→ **Records shown**
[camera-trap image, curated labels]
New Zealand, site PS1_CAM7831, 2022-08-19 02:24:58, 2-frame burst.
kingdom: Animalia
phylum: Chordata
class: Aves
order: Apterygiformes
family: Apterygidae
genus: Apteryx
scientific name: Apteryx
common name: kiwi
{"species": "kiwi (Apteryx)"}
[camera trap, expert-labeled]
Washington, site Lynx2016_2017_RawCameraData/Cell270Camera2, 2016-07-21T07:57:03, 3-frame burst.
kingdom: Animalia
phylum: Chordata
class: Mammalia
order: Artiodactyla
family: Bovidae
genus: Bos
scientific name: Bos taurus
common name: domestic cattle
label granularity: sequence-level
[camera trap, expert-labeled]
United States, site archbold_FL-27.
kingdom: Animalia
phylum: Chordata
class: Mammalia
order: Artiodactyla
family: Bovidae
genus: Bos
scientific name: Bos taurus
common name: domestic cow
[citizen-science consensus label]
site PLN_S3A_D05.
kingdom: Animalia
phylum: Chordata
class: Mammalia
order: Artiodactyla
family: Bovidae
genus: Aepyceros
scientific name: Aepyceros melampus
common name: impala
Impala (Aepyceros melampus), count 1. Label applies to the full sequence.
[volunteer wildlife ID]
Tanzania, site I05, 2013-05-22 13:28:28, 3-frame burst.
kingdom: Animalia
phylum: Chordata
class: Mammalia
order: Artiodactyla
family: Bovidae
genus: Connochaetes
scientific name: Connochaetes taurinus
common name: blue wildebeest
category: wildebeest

→ **Work task**
Give the data back in full, matching it character for character.

→ **Final answer**
[camera-trap image, curated labels]
New Zealand, site PS1_CAM7831, 2022-08-19 02:24:58, 2-frame burst.
kingdom: Animalia
phylum: Chordata
class: Aves
order: Apterygiformes
family: Apterygidae
genus: Apteryx
scientific name: Apteryx
common name: kiwi
{"species": "kiwi (Apteryx)"}
[camera trap, expert-labeled]
Washington, site Lynx2016_2017_RawCameraData/Cell270Camera2, 2016-07-21T07:57:03, 3-frame burst.
kingdom: Animalia
phylum: Chordata
class: Mammalia
order: Artiodactyla
family: Bovidae
genus: Bos
scientific name: Bos taurus
common name: domestic cattle
label granularity: sequence-level
[camera trap, expert-labeled]
United States, site archbold_FL-27.
kingdom: Animalia
phylum: Chordata
class: Mammalia
order: Artiodactyla
family: Bovidae
genus: Bos
scientific name: Bos taurus
common name: domestic cow
[citizen-science consensus label]
site PLN_S3A_D05.
kingdom: Animalia
phylum: Chordata
class: Mammalia
order: Artiodactyla
family: Bovidae
genus: Aepyceros
scientific name: Aepyceros melampus
common name: impala
Impala (Aepyceros melampus), count 1. Label applies to the full sequence.
[volunteer wildlife ID]
Tanzania, site I05, 2013-05-22 13:28:28, 3-frame burst.
kingdom: Animalia
phylum: Chordata
class: Mammalia
order: Artiodactyla
family: Bovidae
genus: Connochaetes
scientific name: Connochaetes taurinus
common name: blue wildebeest
category: wildebeest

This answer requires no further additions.